When the liturgical law is observed no one has any legitimate reason to complain. Justice, order and peace, as St. Augustine noted, are interrelated. When the justice of obedience to ecclesiastical law is not rendered and thus the proper Order of the Mass is violated, there can be no real unity in the parish and thus no peace. As a result, the Catholic unity of communion with the bishop and with and through the bishop with Peter is disturbed. Hierarchical Communion is one of the three marks of unity to be found in the Church, the others being unity of faith and unity in the discipline of the Sacraments. Liturgical disobedience uniquely disturbs all three! This is not surprising since the Eucharist is the principal source and sign of the unity of the Church. By its very nature, it MUST be either a sign of unity or a sign of disunity.

Of course, many other evils enter in by liturgical disobedience, including the serious injustice of depriving the faithful of licit, and in some cases valid, sacraments, something to which as Catholics they have a right.

Canon 214  The Christian faithful have the right to worship God according to the prescriptions of their own rite approved by the legitimate pastors of the Church, and to follow their own form of spiritual life consonant with the teaching of the Church.

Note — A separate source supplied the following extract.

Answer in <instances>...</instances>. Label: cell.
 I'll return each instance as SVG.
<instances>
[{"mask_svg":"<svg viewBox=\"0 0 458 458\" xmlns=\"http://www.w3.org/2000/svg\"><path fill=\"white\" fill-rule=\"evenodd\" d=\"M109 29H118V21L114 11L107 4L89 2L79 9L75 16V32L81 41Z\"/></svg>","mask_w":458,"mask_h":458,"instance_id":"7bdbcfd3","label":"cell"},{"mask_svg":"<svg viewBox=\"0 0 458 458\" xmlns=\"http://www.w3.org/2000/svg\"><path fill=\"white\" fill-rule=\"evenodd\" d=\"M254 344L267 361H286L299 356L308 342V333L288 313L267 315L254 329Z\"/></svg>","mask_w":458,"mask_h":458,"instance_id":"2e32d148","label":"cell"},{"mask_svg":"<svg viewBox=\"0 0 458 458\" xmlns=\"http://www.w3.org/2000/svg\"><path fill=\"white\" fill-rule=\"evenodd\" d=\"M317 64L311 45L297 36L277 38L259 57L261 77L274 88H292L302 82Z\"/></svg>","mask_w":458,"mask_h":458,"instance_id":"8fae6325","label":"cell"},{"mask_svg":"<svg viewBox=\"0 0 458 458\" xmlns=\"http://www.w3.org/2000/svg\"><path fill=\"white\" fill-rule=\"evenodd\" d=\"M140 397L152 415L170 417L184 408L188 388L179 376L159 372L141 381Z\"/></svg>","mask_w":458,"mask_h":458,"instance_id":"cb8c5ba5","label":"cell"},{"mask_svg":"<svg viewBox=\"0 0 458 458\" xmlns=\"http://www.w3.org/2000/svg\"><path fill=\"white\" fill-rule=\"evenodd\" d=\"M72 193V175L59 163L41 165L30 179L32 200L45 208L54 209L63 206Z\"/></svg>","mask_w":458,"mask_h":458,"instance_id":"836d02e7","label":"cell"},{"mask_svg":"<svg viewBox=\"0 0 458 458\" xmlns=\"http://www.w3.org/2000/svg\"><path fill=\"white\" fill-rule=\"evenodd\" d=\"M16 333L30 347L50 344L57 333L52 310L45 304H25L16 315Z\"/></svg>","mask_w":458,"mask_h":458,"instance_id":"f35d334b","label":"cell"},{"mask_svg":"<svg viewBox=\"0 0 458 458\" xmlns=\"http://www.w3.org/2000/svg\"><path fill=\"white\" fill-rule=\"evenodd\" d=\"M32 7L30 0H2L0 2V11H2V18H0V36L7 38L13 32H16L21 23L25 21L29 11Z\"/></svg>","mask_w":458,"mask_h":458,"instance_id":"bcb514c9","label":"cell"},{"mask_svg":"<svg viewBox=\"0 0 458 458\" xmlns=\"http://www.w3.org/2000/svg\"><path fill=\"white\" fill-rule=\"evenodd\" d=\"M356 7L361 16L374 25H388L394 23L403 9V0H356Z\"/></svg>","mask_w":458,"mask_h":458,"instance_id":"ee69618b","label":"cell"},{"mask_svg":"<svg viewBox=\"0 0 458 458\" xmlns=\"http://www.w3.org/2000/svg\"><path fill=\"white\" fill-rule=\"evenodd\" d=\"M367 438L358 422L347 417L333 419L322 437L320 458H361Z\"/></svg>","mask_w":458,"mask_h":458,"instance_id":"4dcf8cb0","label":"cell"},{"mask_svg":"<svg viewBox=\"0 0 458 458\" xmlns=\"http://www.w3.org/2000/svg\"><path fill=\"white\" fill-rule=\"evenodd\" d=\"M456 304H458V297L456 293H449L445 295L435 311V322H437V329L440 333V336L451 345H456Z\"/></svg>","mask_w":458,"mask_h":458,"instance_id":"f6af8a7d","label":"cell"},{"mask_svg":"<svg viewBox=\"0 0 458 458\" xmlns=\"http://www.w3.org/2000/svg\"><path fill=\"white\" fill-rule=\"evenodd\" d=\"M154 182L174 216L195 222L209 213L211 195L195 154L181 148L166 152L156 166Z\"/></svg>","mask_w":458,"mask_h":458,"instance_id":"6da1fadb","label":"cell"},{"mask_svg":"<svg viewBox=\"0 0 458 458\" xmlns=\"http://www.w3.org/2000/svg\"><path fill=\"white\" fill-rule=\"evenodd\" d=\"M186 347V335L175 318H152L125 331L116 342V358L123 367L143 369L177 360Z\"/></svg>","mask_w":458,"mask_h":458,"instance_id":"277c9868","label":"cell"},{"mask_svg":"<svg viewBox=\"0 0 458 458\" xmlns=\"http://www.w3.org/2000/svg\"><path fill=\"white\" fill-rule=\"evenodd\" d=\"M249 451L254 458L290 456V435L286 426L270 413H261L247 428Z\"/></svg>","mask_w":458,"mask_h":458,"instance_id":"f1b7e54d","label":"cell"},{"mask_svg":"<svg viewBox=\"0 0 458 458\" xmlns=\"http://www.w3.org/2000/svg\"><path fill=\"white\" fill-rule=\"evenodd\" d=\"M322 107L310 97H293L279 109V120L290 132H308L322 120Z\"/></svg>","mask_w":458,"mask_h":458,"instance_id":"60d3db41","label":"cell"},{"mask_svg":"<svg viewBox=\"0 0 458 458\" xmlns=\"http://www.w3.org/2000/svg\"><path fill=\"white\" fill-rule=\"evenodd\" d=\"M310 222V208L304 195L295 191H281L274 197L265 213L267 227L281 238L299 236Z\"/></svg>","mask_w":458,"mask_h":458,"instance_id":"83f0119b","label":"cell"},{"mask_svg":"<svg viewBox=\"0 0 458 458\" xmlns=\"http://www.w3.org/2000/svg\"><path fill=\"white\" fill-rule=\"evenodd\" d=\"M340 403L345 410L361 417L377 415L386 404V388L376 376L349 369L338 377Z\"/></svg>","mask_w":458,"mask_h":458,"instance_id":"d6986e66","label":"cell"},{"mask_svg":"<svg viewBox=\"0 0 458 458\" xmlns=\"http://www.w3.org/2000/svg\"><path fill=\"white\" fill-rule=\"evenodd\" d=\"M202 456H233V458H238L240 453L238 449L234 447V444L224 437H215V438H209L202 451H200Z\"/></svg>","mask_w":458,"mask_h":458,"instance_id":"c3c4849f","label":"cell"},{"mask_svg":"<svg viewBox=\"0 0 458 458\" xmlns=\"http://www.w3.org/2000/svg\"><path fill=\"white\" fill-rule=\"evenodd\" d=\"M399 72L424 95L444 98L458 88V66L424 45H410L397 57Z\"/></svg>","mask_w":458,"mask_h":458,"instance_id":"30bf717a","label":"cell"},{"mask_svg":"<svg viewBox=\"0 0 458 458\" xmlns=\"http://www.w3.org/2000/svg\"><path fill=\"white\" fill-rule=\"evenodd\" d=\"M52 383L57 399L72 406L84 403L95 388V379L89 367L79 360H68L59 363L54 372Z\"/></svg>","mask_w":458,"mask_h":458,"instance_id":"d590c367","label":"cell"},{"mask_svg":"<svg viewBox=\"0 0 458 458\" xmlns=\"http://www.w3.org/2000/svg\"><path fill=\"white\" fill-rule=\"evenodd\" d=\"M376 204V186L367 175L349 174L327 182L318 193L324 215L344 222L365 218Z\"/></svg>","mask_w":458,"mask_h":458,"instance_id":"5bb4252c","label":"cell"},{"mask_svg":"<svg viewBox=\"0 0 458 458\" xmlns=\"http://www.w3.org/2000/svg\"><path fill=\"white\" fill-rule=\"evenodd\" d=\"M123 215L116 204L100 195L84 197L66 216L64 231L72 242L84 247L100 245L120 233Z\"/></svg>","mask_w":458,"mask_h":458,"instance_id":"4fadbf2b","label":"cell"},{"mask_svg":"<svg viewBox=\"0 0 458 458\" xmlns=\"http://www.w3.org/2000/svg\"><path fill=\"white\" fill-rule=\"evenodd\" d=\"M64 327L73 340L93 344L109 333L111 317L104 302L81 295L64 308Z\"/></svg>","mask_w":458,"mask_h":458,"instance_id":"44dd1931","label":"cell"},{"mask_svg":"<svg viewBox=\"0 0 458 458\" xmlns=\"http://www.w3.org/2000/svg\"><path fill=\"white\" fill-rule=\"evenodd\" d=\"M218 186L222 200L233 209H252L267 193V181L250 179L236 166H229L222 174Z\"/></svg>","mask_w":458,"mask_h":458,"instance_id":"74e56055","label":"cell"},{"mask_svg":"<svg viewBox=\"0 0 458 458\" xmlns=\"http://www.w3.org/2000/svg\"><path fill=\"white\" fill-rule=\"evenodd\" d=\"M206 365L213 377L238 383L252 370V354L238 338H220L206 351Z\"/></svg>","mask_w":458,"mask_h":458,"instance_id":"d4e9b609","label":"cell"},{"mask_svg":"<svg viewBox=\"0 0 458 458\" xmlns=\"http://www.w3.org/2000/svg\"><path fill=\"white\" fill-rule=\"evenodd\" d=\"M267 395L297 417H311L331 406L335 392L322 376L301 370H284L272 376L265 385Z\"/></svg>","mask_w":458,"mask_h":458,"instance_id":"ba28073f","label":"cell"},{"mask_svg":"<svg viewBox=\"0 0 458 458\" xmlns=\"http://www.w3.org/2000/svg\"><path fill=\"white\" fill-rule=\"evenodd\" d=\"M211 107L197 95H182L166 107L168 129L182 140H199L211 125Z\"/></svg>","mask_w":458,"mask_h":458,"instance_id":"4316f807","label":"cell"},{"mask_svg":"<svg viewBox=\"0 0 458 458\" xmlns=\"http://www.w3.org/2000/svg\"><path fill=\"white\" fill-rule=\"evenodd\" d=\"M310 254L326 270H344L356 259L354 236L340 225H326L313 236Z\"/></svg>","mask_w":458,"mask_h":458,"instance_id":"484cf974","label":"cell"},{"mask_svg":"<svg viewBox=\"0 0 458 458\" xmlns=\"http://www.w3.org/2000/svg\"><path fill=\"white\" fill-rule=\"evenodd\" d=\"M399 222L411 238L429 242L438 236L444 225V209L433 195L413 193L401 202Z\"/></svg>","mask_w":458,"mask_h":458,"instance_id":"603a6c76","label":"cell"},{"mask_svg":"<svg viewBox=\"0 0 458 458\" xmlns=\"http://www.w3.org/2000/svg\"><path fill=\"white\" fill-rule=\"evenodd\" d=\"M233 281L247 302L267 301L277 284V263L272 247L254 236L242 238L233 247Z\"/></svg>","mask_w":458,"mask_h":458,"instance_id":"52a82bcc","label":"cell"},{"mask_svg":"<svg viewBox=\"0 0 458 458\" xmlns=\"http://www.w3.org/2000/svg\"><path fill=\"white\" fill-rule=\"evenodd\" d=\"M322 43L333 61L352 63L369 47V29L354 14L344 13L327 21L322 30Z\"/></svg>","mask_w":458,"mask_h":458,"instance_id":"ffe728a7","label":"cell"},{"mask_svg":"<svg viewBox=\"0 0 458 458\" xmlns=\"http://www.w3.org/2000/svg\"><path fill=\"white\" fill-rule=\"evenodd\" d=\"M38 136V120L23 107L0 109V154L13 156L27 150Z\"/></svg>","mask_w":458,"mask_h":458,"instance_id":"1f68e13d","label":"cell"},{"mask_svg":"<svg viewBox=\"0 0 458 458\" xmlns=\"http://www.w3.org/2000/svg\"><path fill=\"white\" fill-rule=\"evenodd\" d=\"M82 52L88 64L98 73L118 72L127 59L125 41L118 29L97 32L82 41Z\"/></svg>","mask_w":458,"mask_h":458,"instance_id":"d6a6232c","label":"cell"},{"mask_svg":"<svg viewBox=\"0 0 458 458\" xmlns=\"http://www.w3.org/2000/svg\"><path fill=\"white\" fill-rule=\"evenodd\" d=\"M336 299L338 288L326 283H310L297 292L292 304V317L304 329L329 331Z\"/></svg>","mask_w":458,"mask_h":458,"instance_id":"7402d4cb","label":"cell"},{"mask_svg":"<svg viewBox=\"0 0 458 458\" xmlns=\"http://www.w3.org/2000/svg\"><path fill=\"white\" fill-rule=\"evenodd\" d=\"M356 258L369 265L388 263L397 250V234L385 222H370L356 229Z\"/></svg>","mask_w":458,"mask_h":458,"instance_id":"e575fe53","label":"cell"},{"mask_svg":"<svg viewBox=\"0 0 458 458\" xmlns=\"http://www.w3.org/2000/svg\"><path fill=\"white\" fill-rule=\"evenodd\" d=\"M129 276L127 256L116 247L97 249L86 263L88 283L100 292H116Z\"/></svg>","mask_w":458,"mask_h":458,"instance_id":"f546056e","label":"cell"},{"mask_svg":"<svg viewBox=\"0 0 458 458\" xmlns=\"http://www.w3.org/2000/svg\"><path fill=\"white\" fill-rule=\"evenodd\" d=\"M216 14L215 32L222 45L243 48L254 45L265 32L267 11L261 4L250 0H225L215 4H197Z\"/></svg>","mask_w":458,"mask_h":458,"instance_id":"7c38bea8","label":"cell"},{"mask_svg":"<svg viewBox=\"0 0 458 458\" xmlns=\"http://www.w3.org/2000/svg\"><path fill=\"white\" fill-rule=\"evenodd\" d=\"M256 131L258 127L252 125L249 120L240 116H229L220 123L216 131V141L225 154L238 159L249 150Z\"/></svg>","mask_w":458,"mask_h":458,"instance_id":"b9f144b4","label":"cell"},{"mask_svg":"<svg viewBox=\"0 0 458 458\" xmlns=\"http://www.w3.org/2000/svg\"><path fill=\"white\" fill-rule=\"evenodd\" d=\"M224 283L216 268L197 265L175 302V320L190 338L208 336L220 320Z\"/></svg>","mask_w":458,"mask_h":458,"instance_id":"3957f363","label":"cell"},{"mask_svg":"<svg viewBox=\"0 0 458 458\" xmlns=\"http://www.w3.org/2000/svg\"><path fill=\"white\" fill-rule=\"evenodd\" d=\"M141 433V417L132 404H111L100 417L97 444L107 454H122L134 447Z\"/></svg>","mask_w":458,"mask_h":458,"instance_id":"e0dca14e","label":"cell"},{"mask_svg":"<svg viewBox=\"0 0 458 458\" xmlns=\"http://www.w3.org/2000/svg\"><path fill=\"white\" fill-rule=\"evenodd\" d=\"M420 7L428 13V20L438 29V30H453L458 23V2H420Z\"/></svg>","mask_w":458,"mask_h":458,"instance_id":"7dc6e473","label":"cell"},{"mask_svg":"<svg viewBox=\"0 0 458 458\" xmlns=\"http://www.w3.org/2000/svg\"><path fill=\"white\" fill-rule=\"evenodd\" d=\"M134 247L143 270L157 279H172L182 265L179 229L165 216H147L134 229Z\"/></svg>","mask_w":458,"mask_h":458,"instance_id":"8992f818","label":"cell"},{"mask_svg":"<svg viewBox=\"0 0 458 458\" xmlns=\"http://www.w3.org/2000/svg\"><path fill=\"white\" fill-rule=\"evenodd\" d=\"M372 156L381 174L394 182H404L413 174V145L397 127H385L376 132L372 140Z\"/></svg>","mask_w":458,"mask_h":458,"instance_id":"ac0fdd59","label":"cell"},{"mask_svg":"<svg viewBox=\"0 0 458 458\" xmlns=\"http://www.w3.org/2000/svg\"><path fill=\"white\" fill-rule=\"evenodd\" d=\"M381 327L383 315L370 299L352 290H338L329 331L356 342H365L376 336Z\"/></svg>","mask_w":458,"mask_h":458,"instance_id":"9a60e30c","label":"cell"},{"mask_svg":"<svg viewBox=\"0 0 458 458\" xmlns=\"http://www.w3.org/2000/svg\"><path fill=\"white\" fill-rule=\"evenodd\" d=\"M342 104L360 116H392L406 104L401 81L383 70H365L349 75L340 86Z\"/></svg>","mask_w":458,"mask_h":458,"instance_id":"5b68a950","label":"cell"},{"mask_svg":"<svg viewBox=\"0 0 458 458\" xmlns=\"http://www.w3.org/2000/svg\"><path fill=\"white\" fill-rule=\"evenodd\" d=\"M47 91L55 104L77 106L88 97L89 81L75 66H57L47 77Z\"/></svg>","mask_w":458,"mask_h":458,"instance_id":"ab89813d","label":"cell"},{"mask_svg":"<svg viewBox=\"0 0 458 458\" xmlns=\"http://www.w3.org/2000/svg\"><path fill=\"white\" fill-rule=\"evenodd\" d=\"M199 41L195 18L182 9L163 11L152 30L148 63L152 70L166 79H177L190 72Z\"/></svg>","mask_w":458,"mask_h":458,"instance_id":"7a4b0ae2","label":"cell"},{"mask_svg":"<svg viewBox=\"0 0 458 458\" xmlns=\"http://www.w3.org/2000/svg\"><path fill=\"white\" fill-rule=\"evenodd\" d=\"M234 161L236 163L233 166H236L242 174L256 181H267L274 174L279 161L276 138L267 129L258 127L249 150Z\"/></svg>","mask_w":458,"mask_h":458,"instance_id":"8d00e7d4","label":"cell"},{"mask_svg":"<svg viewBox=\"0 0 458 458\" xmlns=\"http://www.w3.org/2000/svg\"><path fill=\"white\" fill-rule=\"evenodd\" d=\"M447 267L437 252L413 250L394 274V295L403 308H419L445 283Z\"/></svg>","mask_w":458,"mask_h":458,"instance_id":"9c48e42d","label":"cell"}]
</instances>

When these evils occur they have the right, and even the responsibility, to make their voices heard.

Canon 212
  1.  The Christian faithful, conscious of their own responsibility, are bound by Christian obedience to follow what the sacred pastors, as representatives of Christ, declare as teachers of the faith or determine as leaders of the Church.
  2. The Christian faithful are free to make known their needs, especially spiritual ones, and their desires to the pastors of the Church.
  3. In accord with the knowledge, competence and preeminence which they possess, they have the right and even at times a duty to manifest to the sacred pastors their opinion on matters which pertain to the good of the Church, and they have a right to make their opinion known to the other Christian faithful, with due regard for the integrity of faith and morals and reverence toward their pastors, and with consideration of the common good and dignity of persons.